Q: How do I configure the ID of each catalog in DLF-Auth if I use multiple catalogs?

A: You can perform the following steps to configure the ID of a catalog in DLF-Auth.

Note

The Presto compute engine is not supported in this version. Therefore, you do not need to configure the Presto compute engine.

  1. Go to the DLF-Auth service page.

    1. Log on to the EMR console. In the left-side navigation pane, click EMR on ECS.

    2. In the top navigation bar, select the region in which your cluster resides and select a resource group based on your business requirements.

    3. On the EMR on ECS page, find the desired cluster and click Services in the Actions column.

    4. On the Services tab, find DLF-Auth and click Configure.

  2. Configure the Hive compute engine.

    You can configure the Hive compute engine based on your business requirements.

    1. Add a configuration item for Hive.

      1. Click the dlf-hive-security.xml tab.

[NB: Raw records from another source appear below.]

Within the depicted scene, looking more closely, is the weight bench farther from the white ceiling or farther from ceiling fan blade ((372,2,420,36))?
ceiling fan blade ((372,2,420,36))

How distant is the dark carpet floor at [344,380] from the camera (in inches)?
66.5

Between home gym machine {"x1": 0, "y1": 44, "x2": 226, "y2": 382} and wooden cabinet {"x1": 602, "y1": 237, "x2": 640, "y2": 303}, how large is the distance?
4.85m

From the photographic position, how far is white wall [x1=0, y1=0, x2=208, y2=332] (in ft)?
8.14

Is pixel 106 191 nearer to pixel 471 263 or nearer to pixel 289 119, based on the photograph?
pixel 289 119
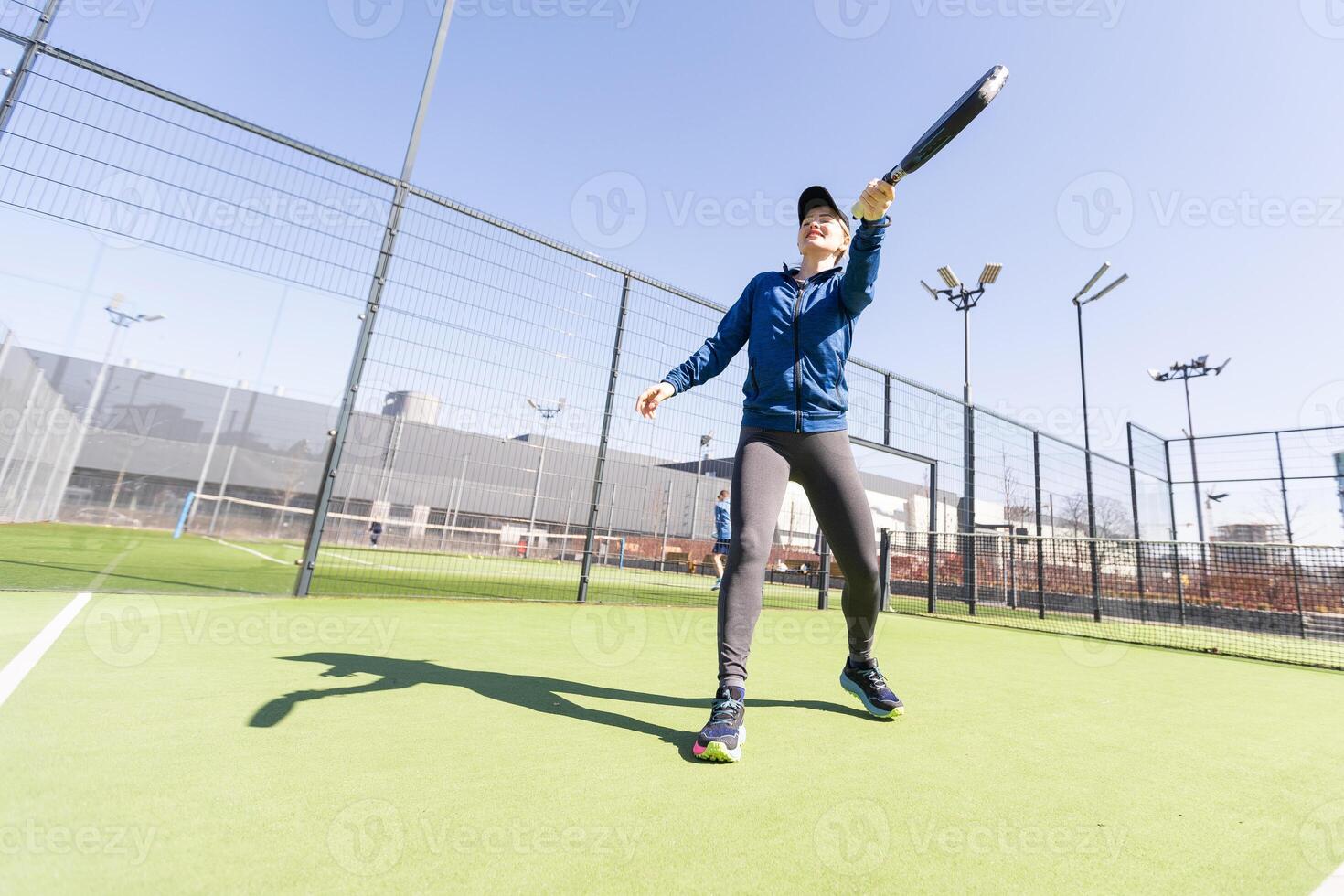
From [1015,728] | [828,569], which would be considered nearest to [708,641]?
[1015,728]

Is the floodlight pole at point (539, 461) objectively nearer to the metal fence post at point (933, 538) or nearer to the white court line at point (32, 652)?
the white court line at point (32, 652)

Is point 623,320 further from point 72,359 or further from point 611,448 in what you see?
point 72,359

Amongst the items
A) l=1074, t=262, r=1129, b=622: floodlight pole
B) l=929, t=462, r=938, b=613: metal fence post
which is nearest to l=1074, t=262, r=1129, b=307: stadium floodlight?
l=1074, t=262, r=1129, b=622: floodlight pole

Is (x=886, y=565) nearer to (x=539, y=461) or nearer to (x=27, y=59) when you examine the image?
(x=539, y=461)

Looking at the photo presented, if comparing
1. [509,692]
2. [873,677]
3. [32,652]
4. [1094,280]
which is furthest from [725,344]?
[1094,280]

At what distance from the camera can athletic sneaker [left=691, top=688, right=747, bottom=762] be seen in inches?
66.1

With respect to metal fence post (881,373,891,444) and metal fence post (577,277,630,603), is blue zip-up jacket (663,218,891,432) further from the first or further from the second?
metal fence post (881,373,891,444)

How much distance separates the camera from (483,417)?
532 cm

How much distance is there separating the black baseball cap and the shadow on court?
86.4 inches

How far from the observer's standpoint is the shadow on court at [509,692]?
6.55 feet

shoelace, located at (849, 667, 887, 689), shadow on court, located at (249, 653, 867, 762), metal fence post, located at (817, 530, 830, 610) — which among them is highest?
metal fence post, located at (817, 530, 830, 610)

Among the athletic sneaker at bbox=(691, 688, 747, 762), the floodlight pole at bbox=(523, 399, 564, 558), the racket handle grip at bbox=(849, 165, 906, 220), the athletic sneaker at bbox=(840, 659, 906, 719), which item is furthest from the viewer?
the floodlight pole at bbox=(523, 399, 564, 558)

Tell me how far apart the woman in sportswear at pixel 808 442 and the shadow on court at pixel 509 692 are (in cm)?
35

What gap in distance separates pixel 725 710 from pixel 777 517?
80 cm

      2. Click Add Configuration Item.

      3. In the dialog box that appears, set the Key parameter to dlf.catalog.id and the Value parameter to the ID of the DLF catalog that is associated with your cluster.

        To obtain the ID of the DLF catalog, view the value of the dlf.catalog.id parameter on the Configure tab of the Hive service page.

      4. Click OK.

      5. In the dialog box that appears, configure the Execution Reason parameter and click Save.

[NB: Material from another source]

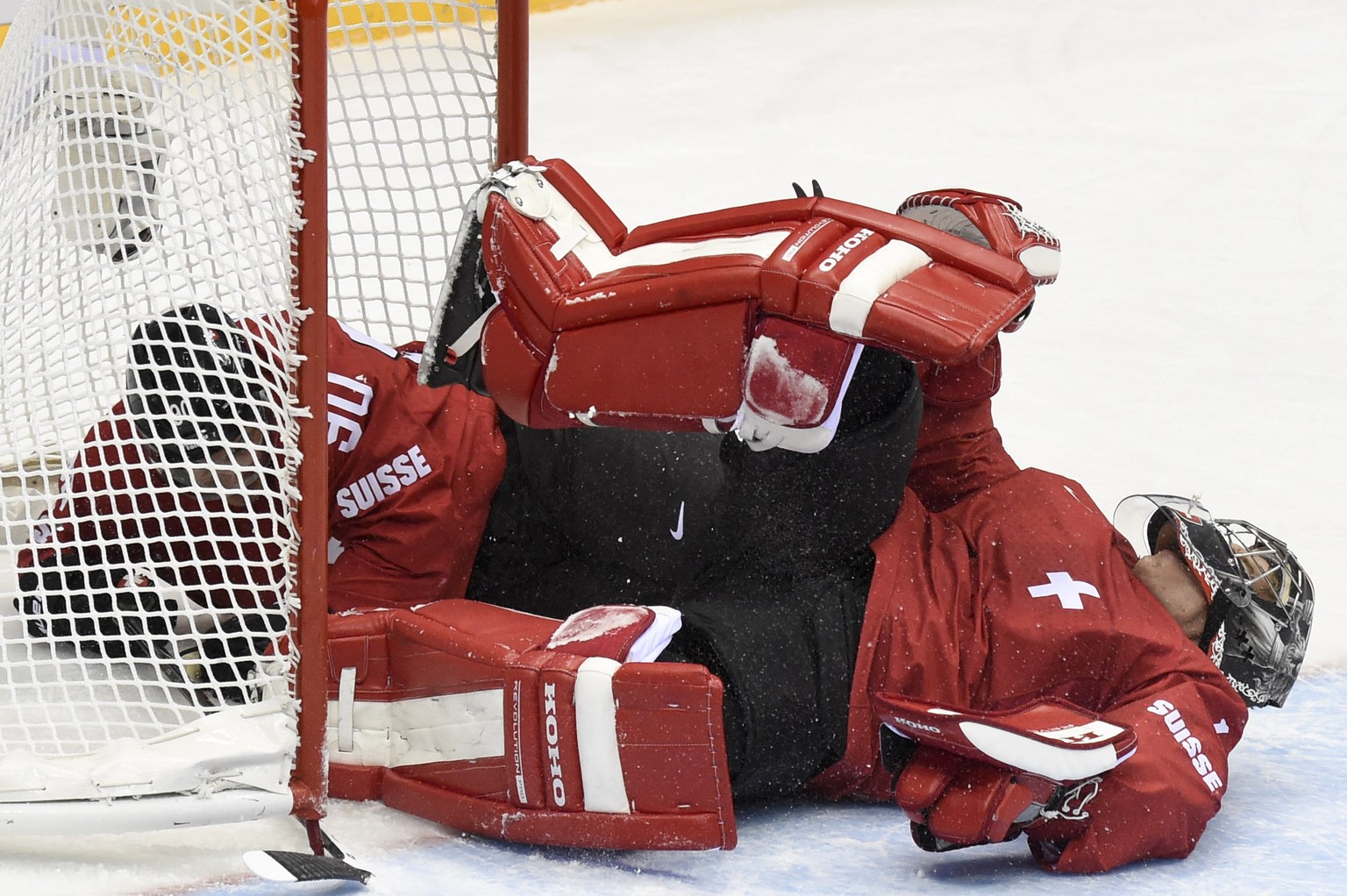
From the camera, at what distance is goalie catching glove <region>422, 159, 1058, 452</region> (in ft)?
5.51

    2. Restart HiveServer.

      1. Go to the Status tab of the Hive service page.

      2. In the Components section, find HiveServer and click Restart in the Actions column.

      3. In the dialog box that appears, configure the Execution Reason parameter and click OK.

      4. In the Confirm message, click OK.

  3. Configure the Spark compute engine.

    You can configure the Spark compute engine based on your business requirements.

    1. Add a configuration item for Spark.

      1. Click the dlf-spark-security.xml tab.

      2. Click Add Configuration Item.

      3. In the dialog box that appears, set the Key parameter to dlf.catalog.id and the Value parameter to the ID of the DLF catalog that is associated with your cluster.

        To obtain the ID of the DLF catalog, view the value of the dlf.catalog.id parameter on the Configure tab of the Spark service page.

      4. Click OK.

      5. In the dialog box that appears, configure the Execution Reason parameter and click Save.

    2. Restart Spark Thrift Server.

      1. Go to the Status tab of the Spark service page.

      2. In the Components section, find SparkThriftServer and click Restart in the Actions column.

      3. In the dialog box that appears, configure the Execution Reason parameter and click OK.

      4. In the Confirm message, click OK.